Good Means for an Evil End
“He has an unhealthy craving for controversy and for quarrels about words…imagining that godliness is a means of gain.”
Sound doctrine is one of Paul’s main concerns in 1 Timothy, for it alone cures the relational and doctrinal disease spawned by false teaching (Rom. 12:2). As we saw in 1 Timothy 1:10, the Greek words rendered as “sound doctrine” mean “health-giving doctrine.” Thus, “sound words” in 6:3 can likewise be represented in English as “health-giving words.” This life-producing teaching is given throughout the Bible, but the contents of 1 Timothy are specifically in view here; so, the apostle refers to things like the right use of the Law (1:8–11), proper sex roles (2:8–15), church officer qualifications (3:1–13), the incarnation and exaltation of Christ (vv. 14–16), personal holiness (4:11–16), and the correct behavior of widows and slaves (5:1–6:2a). When such things are practiced and taught, the church is at peace with itself and is a powerful witness to the truth.

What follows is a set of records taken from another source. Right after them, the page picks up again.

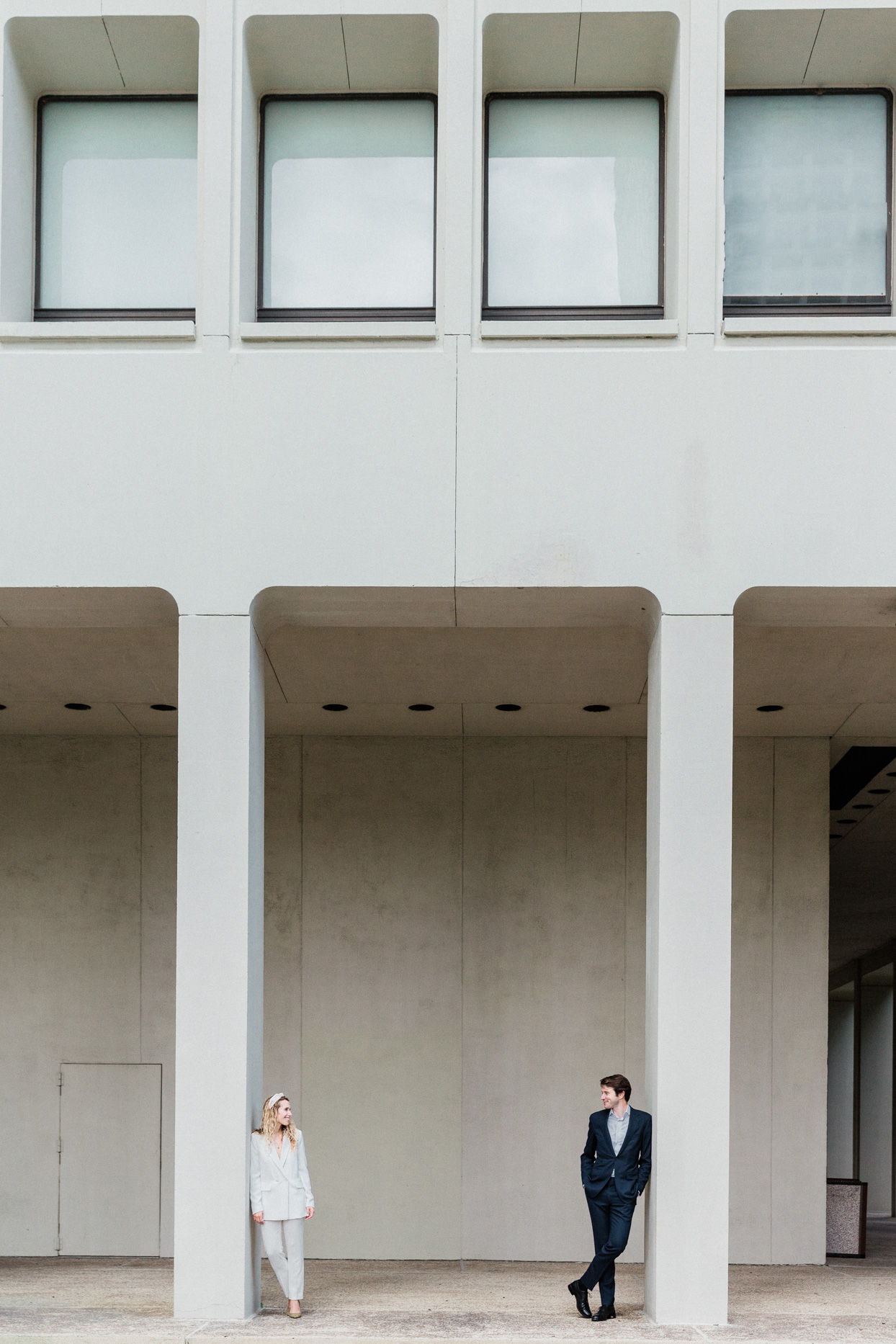 modern wedding portraits in front of large building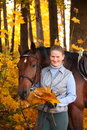 Beautiful blonde woman and brown horse in autumn Royalty Free Stock Photo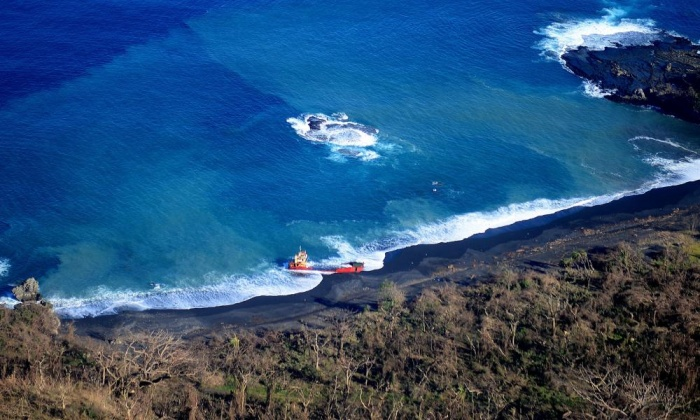 A ship washed away is seen beached along Tanna Island.
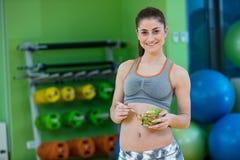 Молодая женщина есть здоровый салат овощей после разминки Фитнес и здоровая концепция образа жизни стоковое фото rf
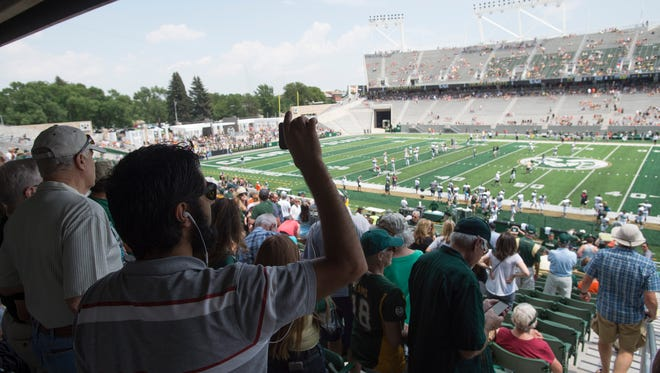 Fans attend an open house for CSU's new on-campus football stadium on Saturday, August 5, 2017. More than 10,000 Rams fans got their first look at the facility with a concessions and amenities in operation.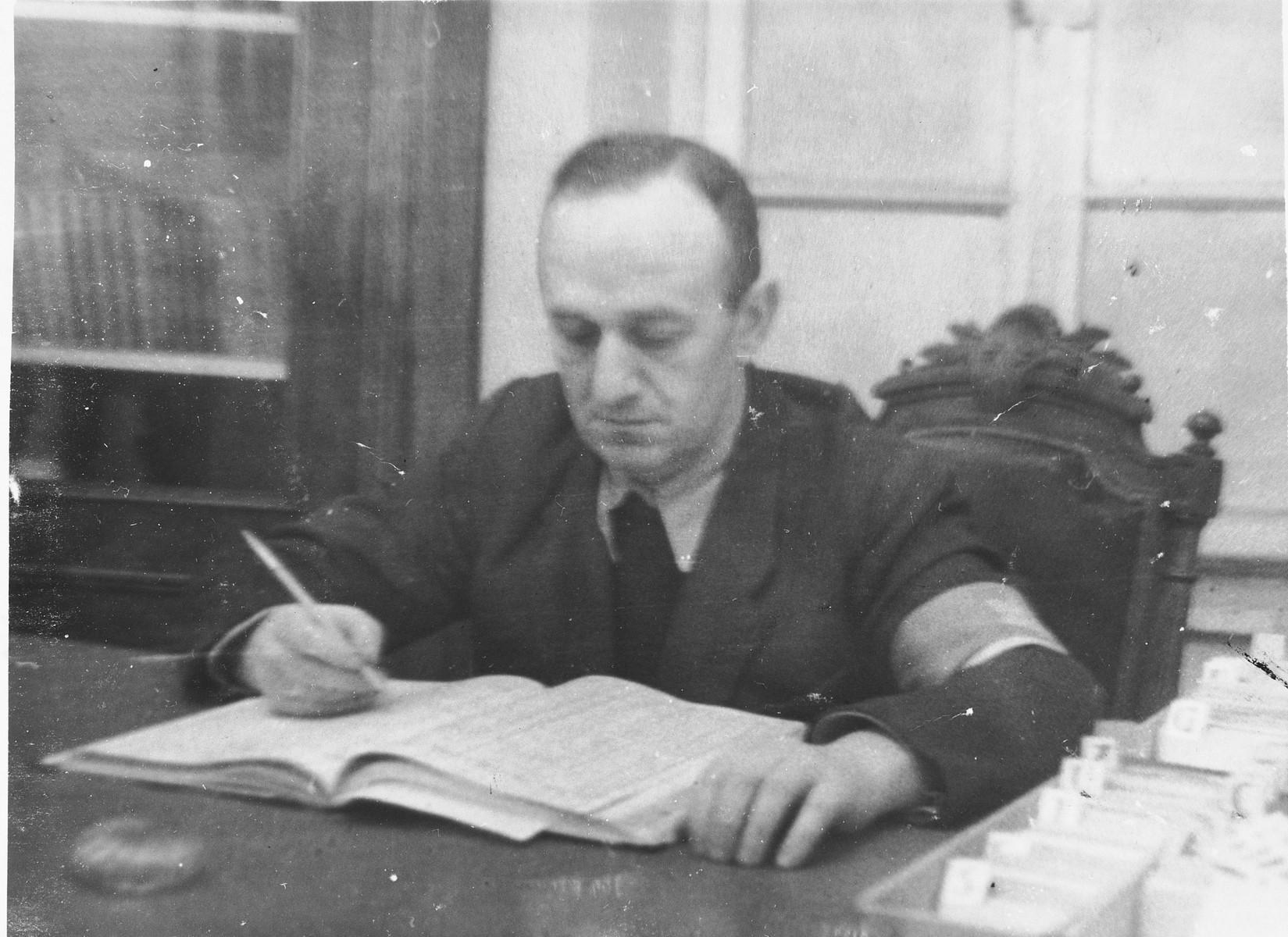 Ghetto police chief Ferdinand Beigel writes in a ledger at his desk in the Vilna ghetto.
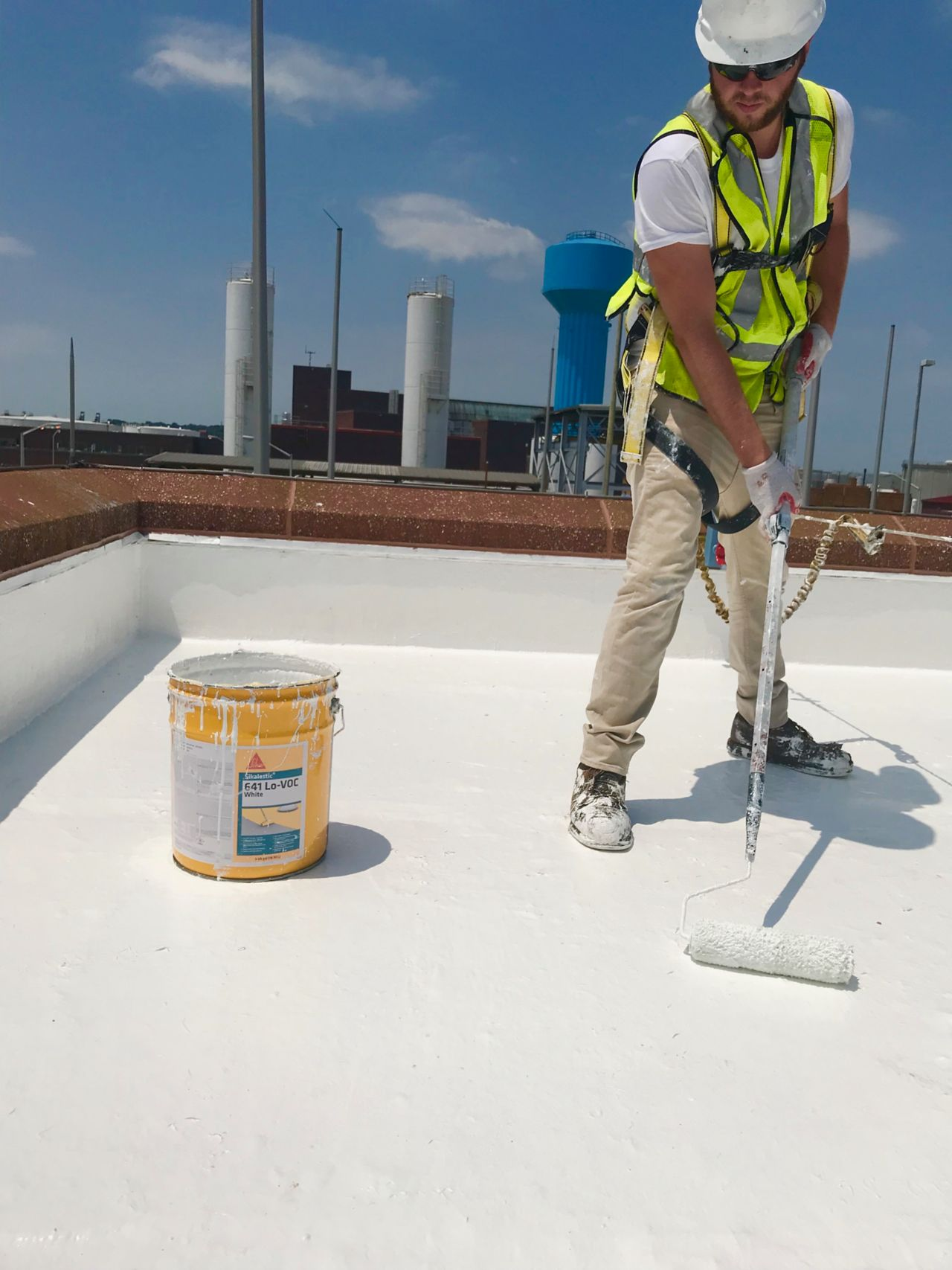 contractor applying Sikalastic 641 on a roof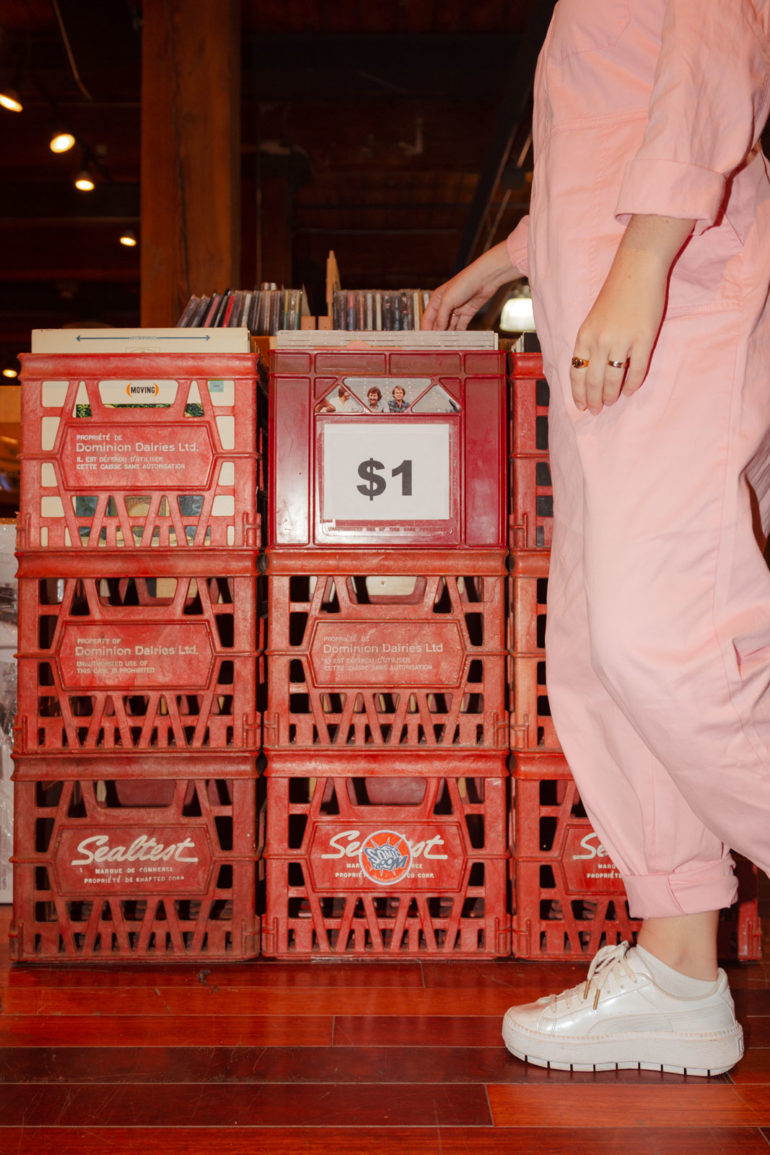 Girl in pink standing in front of milk crates full of Vinyl Albums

We know this to be the case because Paul tells us in 6:4b–5 that the potentially terminal illnesses of disruption and confusion result when the church does not embrace “the sound words of our Lord Jesus Christ and the teaching that accords with godliness” (v. 3). The Greek for “unhealthy craving” in verse 4 is the verb _nos_ō, which means “sick with.” If health-giving doctrine is not the church’s concern, the diseases of envy, dissension, and the like result (vv. 3–5). These vices violate the Savior’s command to love one another and make it impossible for the world to recognize us as the disciples of Jesus who serve the one, true creator God (John 13:35). Matthew Henry comments, “When men are not content with the instruction of the Lord Jesus Christ, but will frame notions of their own and impose them, they sow the seeds of all harm in the church.”
Deprived of the truth, some even turn godliness into a means of financial gain (1 Tim. 6:5). It is right for the Lord’s-appointed shepherds to earn a living from their work (5:17–18), but not heretics who, despite their best efforts to the contrary, often offer some godly truth in the toxic mess they sell. They might profess salvation in Christ but give false promises of wealth and prosperity in order to entice people to give, or they may present the gospel as a way a person can buy his way into heaven. Such people are to be avoided at all costs.
Coram Deo
It is amazing how many people see the gospel as a way to prosper. Rank heresy guaranteeing a hundred-fold financial reward in this life for those who “name it and claim it” permeates the airwaves. Companies emblazon “Christianesque” slogans on everything one can think of and end up making a mockery of salvation. Let us hold to the sound teaching of historic Christianity that we might never view godliness as a means of financial gain.